-- START Provided entries --

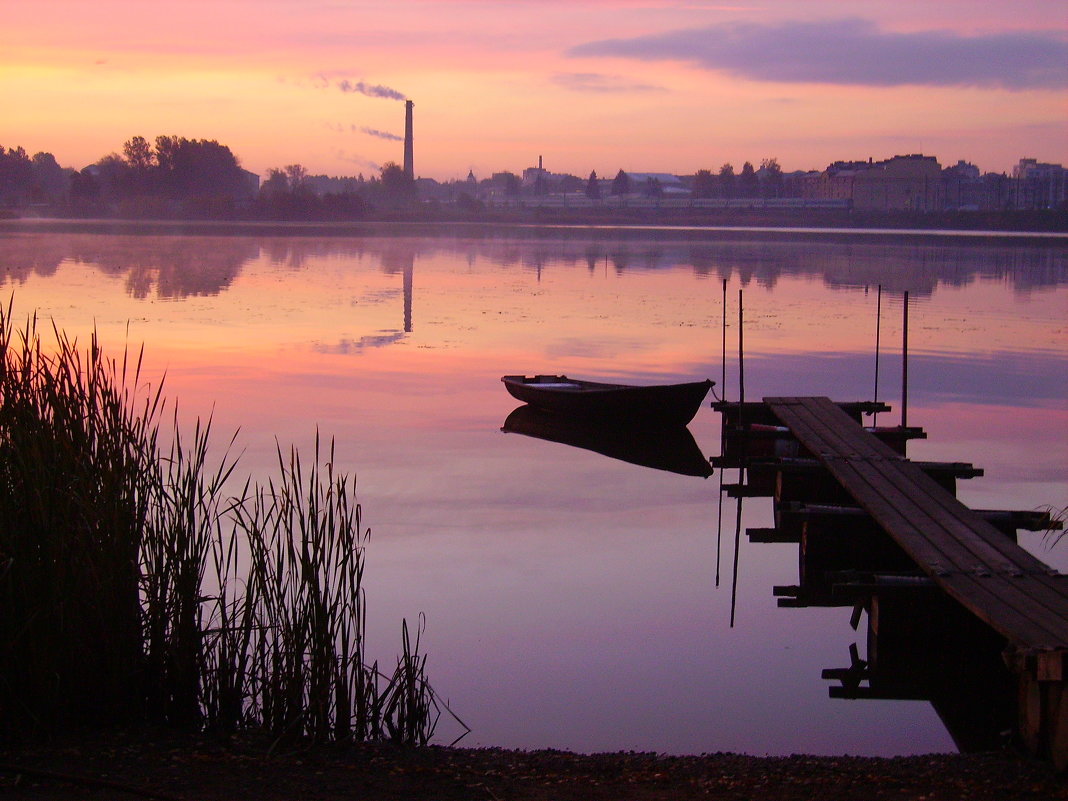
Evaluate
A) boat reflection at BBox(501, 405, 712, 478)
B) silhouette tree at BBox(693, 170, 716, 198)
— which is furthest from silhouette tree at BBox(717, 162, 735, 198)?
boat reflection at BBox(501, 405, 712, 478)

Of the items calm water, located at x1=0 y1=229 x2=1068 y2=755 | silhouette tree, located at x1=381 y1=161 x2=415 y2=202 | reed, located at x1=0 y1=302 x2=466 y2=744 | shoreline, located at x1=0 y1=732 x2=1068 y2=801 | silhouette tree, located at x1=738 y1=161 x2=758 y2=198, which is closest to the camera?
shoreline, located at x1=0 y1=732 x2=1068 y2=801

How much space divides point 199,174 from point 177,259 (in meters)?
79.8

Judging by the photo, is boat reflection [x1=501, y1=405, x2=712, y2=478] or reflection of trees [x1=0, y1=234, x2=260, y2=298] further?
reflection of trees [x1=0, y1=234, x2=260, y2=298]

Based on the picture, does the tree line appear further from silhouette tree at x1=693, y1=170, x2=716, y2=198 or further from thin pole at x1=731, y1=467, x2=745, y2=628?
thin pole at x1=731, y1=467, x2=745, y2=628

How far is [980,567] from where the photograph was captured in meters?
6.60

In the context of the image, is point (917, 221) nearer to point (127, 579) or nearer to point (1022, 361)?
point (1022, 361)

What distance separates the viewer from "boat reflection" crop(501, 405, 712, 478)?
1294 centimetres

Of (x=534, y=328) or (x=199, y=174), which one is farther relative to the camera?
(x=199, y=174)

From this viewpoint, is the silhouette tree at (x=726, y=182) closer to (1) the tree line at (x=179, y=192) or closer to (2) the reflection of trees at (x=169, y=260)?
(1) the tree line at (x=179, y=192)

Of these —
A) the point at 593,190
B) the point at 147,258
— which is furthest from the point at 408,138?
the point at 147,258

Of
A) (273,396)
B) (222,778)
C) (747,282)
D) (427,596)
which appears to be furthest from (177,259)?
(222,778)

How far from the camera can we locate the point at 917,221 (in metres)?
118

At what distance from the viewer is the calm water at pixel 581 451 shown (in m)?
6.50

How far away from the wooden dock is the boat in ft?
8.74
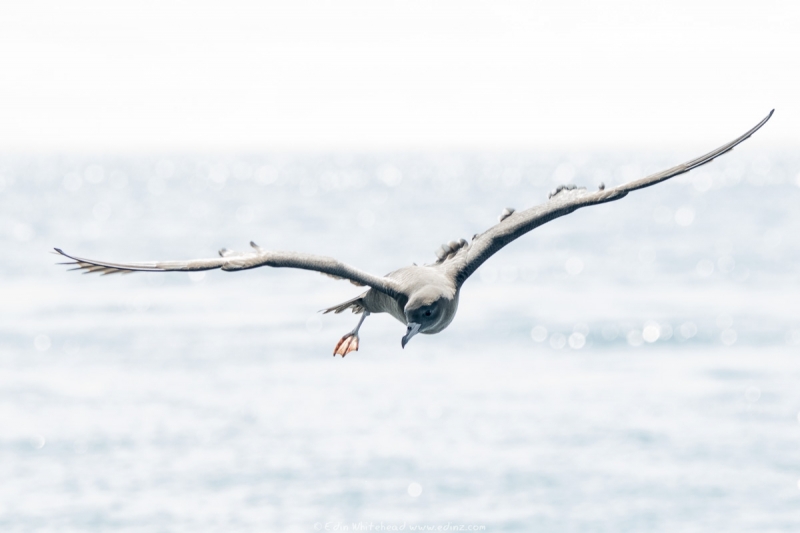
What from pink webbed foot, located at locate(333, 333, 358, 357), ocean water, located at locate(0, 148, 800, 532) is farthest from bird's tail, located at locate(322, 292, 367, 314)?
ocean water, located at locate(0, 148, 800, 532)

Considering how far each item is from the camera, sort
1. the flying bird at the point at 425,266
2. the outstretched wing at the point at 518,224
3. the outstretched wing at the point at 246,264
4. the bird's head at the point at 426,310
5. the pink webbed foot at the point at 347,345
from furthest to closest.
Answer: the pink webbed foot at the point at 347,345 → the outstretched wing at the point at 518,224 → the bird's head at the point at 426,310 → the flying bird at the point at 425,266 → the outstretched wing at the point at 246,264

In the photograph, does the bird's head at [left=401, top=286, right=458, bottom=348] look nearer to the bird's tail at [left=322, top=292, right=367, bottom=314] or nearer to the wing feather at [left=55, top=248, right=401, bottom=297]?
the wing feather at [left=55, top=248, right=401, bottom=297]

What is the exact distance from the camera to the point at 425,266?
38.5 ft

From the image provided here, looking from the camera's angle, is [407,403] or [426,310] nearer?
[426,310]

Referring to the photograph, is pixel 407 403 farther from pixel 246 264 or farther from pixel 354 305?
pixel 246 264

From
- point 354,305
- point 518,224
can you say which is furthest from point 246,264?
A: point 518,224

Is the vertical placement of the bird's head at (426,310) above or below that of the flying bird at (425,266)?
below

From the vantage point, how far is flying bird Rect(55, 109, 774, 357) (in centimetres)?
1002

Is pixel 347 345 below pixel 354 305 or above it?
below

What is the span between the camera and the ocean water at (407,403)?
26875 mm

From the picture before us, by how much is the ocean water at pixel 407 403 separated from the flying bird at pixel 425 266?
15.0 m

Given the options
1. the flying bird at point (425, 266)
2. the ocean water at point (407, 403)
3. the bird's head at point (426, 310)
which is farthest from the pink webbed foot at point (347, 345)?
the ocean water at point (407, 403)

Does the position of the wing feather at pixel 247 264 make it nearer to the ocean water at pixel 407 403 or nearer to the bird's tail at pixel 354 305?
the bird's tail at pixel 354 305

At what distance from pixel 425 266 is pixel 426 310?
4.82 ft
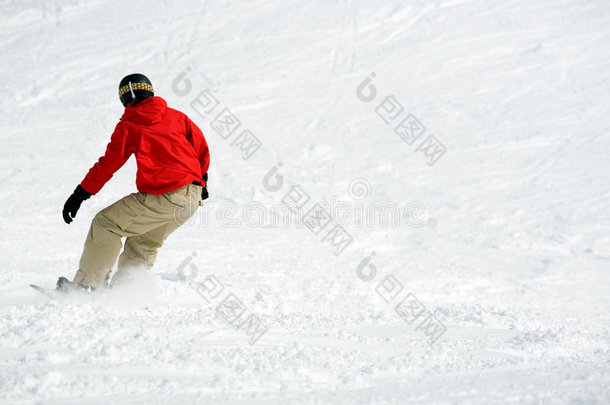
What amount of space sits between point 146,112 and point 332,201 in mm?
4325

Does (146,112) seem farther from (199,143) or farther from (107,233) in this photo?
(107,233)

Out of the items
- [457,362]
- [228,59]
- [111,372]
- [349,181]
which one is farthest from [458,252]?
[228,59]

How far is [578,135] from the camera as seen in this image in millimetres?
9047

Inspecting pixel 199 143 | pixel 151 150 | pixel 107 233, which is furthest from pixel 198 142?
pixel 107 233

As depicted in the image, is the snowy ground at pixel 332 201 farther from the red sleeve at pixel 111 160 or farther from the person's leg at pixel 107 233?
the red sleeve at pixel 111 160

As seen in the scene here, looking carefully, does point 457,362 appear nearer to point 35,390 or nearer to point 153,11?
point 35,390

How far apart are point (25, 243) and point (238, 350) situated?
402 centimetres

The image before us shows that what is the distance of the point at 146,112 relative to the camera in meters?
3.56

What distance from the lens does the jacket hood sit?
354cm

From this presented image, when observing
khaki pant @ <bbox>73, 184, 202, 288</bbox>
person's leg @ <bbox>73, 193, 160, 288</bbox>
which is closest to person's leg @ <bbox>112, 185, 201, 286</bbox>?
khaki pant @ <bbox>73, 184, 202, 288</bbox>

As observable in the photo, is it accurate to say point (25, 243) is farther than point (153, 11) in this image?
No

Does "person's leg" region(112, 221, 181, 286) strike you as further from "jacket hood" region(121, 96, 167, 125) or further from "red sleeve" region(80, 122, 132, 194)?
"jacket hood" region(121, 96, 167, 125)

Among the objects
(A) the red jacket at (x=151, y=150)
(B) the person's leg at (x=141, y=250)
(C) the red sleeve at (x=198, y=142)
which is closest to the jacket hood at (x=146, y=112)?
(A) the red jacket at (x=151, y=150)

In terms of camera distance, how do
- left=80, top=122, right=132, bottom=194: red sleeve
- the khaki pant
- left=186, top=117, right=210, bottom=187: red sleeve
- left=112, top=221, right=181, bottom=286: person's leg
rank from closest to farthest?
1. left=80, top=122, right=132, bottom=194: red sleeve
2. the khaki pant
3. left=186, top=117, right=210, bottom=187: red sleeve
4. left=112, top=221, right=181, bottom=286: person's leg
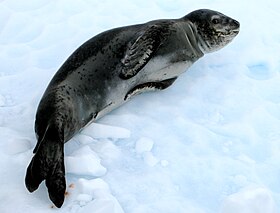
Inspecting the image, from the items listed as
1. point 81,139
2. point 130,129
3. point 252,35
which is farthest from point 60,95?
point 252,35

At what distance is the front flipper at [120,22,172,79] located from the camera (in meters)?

-- END Provided entries --

◆ **Work to complete**
Rename every "silhouette tree" in the material as "dark tree" and reproduce everything else unchanged, leaving out the pictures.

◆ **Worked answer**
Evaluate
A) boat reflection at BBox(501, 405, 712, 478)
B) dark tree at BBox(693, 170, 716, 198)
— which is furthest from dark tree at BBox(717, 162, 735, 198)?
boat reflection at BBox(501, 405, 712, 478)

Of the items calm water, located at x1=0 y1=229 x2=1068 y2=755 | dark tree, located at x1=381 y1=161 x2=415 y2=202 | reed, located at x1=0 y1=302 x2=466 y2=744 | shoreline, located at x1=0 y1=732 x2=1068 y2=801 | dark tree, located at x1=738 y1=161 x2=758 y2=198, which is closest to the camera?
shoreline, located at x1=0 y1=732 x2=1068 y2=801

How much space divides point 199,174 from point 177,259 (in meters)?
79.8

Judging by the photo, is boat reflection [x1=501, y1=405, x2=712, y2=478] or reflection of trees [x1=0, y1=234, x2=260, y2=298] further?
reflection of trees [x1=0, y1=234, x2=260, y2=298]

Based on the picture, does the tree line appear further from dark tree at x1=693, y1=170, x2=716, y2=198 or further from thin pole at x1=731, y1=467, x2=745, y2=628?
thin pole at x1=731, y1=467, x2=745, y2=628

How far is [980,567] from where the photograph was captured in meters?
6.60

In the context of the image, is point (917, 221) nearer to point (127, 579) or nearer to point (1022, 361)?
point (1022, 361)

What distance separates the viewer from "boat reflection" crop(501, 405, 712, 478)?
1294 centimetres

Of (x=534, y=328) or (x=199, y=174), which one is farther relative to the camera?
(x=199, y=174)

From this viewpoint, is the dark tree at (x=726, y=182) closer to (1) the tree line at (x=179, y=192) or closer to (2) the reflection of trees at (x=169, y=260)?
(1) the tree line at (x=179, y=192)

Of these —
A) the point at 593,190
B) the point at 147,258
— which is furthest from the point at 408,138?
the point at 147,258

Of
A) (273,396)
B) (222,778)
C) (747,282)
D) (427,596)
which appears to be furthest from (177,259)?
(222,778)

How far from the camera can we locate the point at 917,221 (in metres)?
118

At what distance from the viewer is the calm water at pixel 581 451 shown (in m)?
6.50

How far away from the wooden dock is the boat in ft?
8.74
What from pink webbed foot, located at locate(333, 333, 358, 357), ocean water, located at locate(0, 148, 800, 532) is farthest from bird's tail, located at locate(322, 292, 367, 314)?
ocean water, located at locate(0, 148, 800, 532)

Considering how far each item is from the camera, sort
1. the flying bird at the point at 425,266
2. the outstretched wing at the point at 518,224
3. the outstretched wing at the point at 246,264
4. the bird's head at the point at 426,310
5. the pink webbed foot at the point at 347,345
from furthest to closest.
Answer: the pink webbed foot at the point at 347,345 → the outstretched wing at the point at 518,224 → the bird's head at the point at 426,310 → the flying bird at the point at 425,266 → the outstretched wing at the point at 246,264

In the photograph, does the bird's head at [left=401, top=286, right=458, bottom=348] look nearer to the bird's tail at [left=322, top=292, right=367, bottom=314] or nearer to the wing feather at [left=55, top=248, right=401, bottom=297]?
the wing feather at [left=55, top=248, right=401, bottom=297]

What is the exact distance from the camera to the point at 425,266?
38.5 ft

From the image provided here, looking from the camera's angle, is [407,403] or [426,310] nearer?
[426,310]

Referring to the photograph, is pixel 407 403 farther from pixel 246 264 or farther from pixel 354 305?
pixel 246 264

From
- point 354,305
- point 518,224
can you say which is furthest from point 246,264?
A: point 518,224

Is the vertical placement of the bird's head at (426,310) above or below that of the flying bird at (425,266)?
below

From the vantage point, how far is flying bird Rect(55, 109, 774, 357) (in centimetres)?
1002

Is pixel 347 345 below pixel 354 305 or above it?
below

What is the span between the camera and the ocean water at (407,403)?
26875 mm

From the picture before us, by how much is the ocean water at pixel 407 403 separated from the flying bird at pixel 425 266?
15.0 m

Given the options
1. the flying bird at point (425, 266)
2. the ocean water at point (407, 403)
3. the bird's head at point (426, 310)
which is farthest from the pink webbed foot at point (347, 345)?
the ocean water at point (407, 403)

Does the position of the wing feather at pixel 247 264 make it nearer to the ocean water at pixel 407 403 or nearer to the bird's tail at pixel 354 305?
the bird's tail at pixel 354 305

At what distance from pixel 425 266 is pixel 426 310?
4.82 ft
What amount of space sits between point 146,112 and point 332,201 in mm?
4325

Does (146,112) seem farther from (199,143) or farther from (107,233) in this photo?
(107,233)

Out of the items
- [457,362]
- [228,59]
- [111,372]
- [349,181]
which one is farthest from [458,252]?
[228,59]

How far is [578,135] from the camera as seen in this image in millimetres?
9047

Inspecting pixel 199 143 | pixel 151 150 | pixel 107 233, which is furthest from pixel 198 142?
pixel 107 233

As depicted in the image, is the snowy ground at pixel 332 201 farther from the red sleeve at pixel 111 160 or farther from the person's leg at pixel 107 233?
the red sleeve at pixel 111 160

As seen in the scene here, looking carefully, does point 457,362 appear nearer to point 35,390 or nearer to point 153,11?
point 35,390

How far apart are point (25, 243) and point (238, 350) situated?
402 centimetres

The image before us shows that what is the distance of the point at 146,112 relative to the camera in meters?
3.56

What distance from the lens does the jacket hood sit?
354cm

From this presented image, when observing
khaki pant @ <bbox>73, 184, 202, 288</bbox>
person's leg @ <bbox>73, 193, 160, 288</bbox>
which is closest to person's leg @ <bbox>112, 185, 201, 286</bbox>?
khaki pant @ <bbox>73, 184, 202, 288</bbox>

As observable in the photo, is it accurate to say point (25, 243) is farther than point (153, 11) in this image?
No

Does "person's leg" region(112, 221, 181, 286) strike you as further from "jacket hood" region(121, 96, 167, 125) or further from "red sleeve" region(80, 122, 132, 194)?
"jacket hood" region(121, 96, 167, 125)

Among the objects
(A) the red jacket at (x=151, y=150)
(B) the person's leg at (x=141, y=250)
(C) the red sleeve at (x=198, y=142)
which is closest to the jacket hood at (x=146, y=112)?
(A) the red jacket at (x=151, y=150)

In terms of camera distance, how do
- left=80, top=122, right=132, bottom=194: red sleeve
- the khaki pant
- left=186, top=117, right=210, bottom=187: red sleeve
- left=112, top=221, right=181, bottom=286: person's leg
rank from closest to farthest?
1. left=80, top=122, right=132, bottom=194: red sleeve
2. the khaki pant
3. left=186, top=117, right=210, bottom=187: red sleeve
4. left=112, top=221, right=181, bottom=286: person's leg
Inspecting the image, from the items listed as
1. point 81,139
2. point 130,129
3. point 252,35
which is farthest from point 60,95?
point 252,35

At what distance is the front flipper at [120,22,172,79] located from the camera (in meters)?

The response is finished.